Alguien les llamó nonatos, pero se trata de algo distinto: los nonatos no llegaron a existir, y estos niños sí vivieron, al menos jurídicamente, es decir, tuvieron un nombre y ahora tienen una tumba. Desde el punto de vista médico hubo “pérdida irreversible de la capacidad y del contenido de la conciencia que proveen los atributos esenciales del ser humano y que integran el funcionamiento del organismo como un todo”.
Cuando era niño supe de la muerte de un bebé de un familiar cercano. Ella estaba embarazada, llevaba ya nueve meses.
El pintor Leonel Maciel dice que estos seres que apenas pudieron respirar se parecen a los viejos moribundos, están solos con su muerte, así estén rodeados de gente, están solos, con la muerte que los espera a un lado. Mientras los niños que vivieron y murieron el mismo día no se dieron cuenta que ya tenían a la muerte a un lado, los viejos ven a la muerte, algunos con miedo se resisten, otros se resignan.
Parece que en estos casos es un poco más fácil acercarse a la idea de lo que es la muerte: un silencio, el último, un vacío que se prolonga y se desbarranca hasta donde acaba el infinito.
El problema, en este caso, es definir la existencia. Existir es latir, ocupar un espacio físico en el universo, en los archivos del registro civil, que alguien sea recordado porque lo pudo haber sido más que por lo que fue, tener una placa de metal en un panteón donde alguien lea: El niño José Pérez Vázquez. Nació el 24 de febrero de 1982 y murió el mismo día. Recuerdo de sus padres. Descanse en paz”.

Datos en estudio =>
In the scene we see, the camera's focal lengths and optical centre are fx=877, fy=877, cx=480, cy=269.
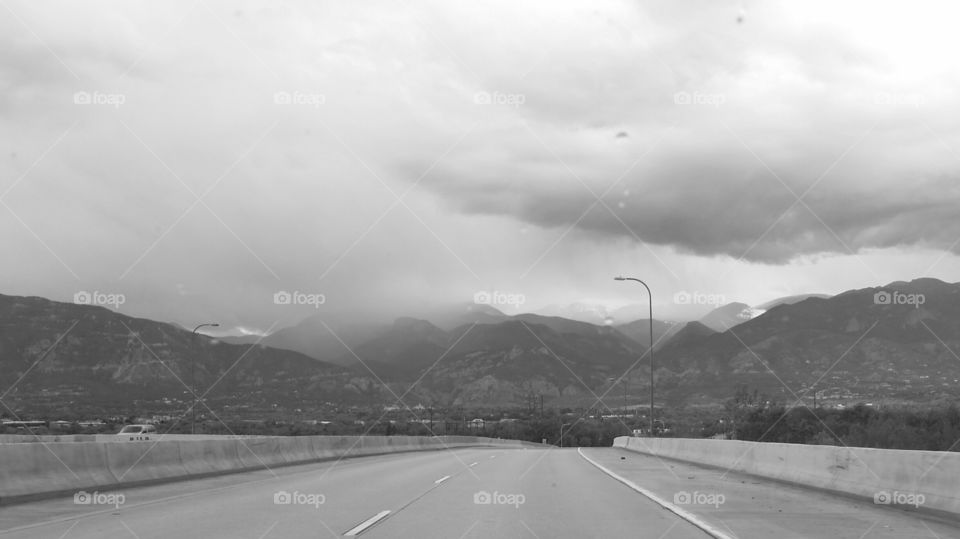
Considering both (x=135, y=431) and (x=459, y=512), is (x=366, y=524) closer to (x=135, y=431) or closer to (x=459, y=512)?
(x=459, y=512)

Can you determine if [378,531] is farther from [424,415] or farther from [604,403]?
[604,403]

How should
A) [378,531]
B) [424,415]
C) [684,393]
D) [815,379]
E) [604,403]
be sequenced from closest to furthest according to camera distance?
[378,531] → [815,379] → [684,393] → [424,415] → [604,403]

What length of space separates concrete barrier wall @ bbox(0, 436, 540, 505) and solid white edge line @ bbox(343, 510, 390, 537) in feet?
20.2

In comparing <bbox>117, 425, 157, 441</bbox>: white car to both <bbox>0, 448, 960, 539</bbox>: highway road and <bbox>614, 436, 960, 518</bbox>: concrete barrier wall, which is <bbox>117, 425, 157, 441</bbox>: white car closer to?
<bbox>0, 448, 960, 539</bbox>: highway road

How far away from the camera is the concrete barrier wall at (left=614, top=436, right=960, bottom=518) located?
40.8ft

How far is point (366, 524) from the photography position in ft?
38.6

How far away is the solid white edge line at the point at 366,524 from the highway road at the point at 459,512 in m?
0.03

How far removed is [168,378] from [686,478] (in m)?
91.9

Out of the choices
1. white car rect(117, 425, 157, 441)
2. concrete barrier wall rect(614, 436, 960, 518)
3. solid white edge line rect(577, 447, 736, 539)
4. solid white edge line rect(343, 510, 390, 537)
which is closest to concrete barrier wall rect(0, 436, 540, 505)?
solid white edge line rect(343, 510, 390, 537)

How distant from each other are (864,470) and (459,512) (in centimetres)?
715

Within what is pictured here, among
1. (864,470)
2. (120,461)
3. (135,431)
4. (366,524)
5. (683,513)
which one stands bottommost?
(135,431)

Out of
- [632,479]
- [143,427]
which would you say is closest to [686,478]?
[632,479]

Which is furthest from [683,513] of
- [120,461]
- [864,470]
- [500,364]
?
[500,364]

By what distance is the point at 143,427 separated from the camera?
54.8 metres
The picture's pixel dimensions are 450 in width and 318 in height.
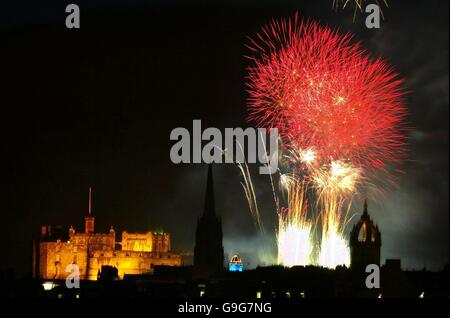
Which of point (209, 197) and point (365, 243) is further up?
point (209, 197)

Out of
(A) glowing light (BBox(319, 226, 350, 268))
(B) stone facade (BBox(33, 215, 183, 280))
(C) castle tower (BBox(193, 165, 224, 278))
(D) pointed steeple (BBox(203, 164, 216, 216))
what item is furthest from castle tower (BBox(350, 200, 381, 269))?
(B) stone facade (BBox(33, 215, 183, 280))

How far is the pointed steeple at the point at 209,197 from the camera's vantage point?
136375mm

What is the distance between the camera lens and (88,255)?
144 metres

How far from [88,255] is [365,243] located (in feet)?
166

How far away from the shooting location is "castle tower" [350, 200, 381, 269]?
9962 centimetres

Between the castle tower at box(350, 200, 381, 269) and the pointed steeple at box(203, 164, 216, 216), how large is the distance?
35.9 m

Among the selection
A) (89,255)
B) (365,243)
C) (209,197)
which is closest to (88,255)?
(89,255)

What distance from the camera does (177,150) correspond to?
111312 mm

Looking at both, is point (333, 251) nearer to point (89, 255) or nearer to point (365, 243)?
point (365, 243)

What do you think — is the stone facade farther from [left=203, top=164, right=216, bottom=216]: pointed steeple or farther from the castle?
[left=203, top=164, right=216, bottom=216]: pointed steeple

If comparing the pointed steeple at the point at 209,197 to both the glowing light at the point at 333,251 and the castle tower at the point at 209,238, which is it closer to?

Instrucción de trabajo 1 => Según el texto, ¿a quiénes dice el pintor Leonel Maciel que se parecen los seres que apenas pudieron respirar?
Instrucción de trabajo 2 => Transcribe del texto el pasaje que empieza con "El pintor Leonel" y sigue hasta "acaba el infinito.".
Las filas no hacen falta para resolver estos ejercicios.

Resultado del ejercicio 1 => A los viejos moribundos.

Resultado del ejercicio 2 =>
El pintor Leonel Maciel dice que estos seres que apenas pudieron respirar se parecen a los viejos moribundos, están solos con su muerte, así estén rodeados de gente, están solos, con la muerte que los espera a un lado. Mientras los niños que vivieron y murieron el mismo día no se dieron cuenta que ya tenían a la muerte a un lado, los viejos ven a la muerte, algunos con miedo se resisten, otros se resignan.
Parece que en estos casos es un poco más fácil acercarse a la idea de lo que es la muerte: un silencio, el último, un vacío que se prolonga y se desbarranca hasta donde acaba el infinito.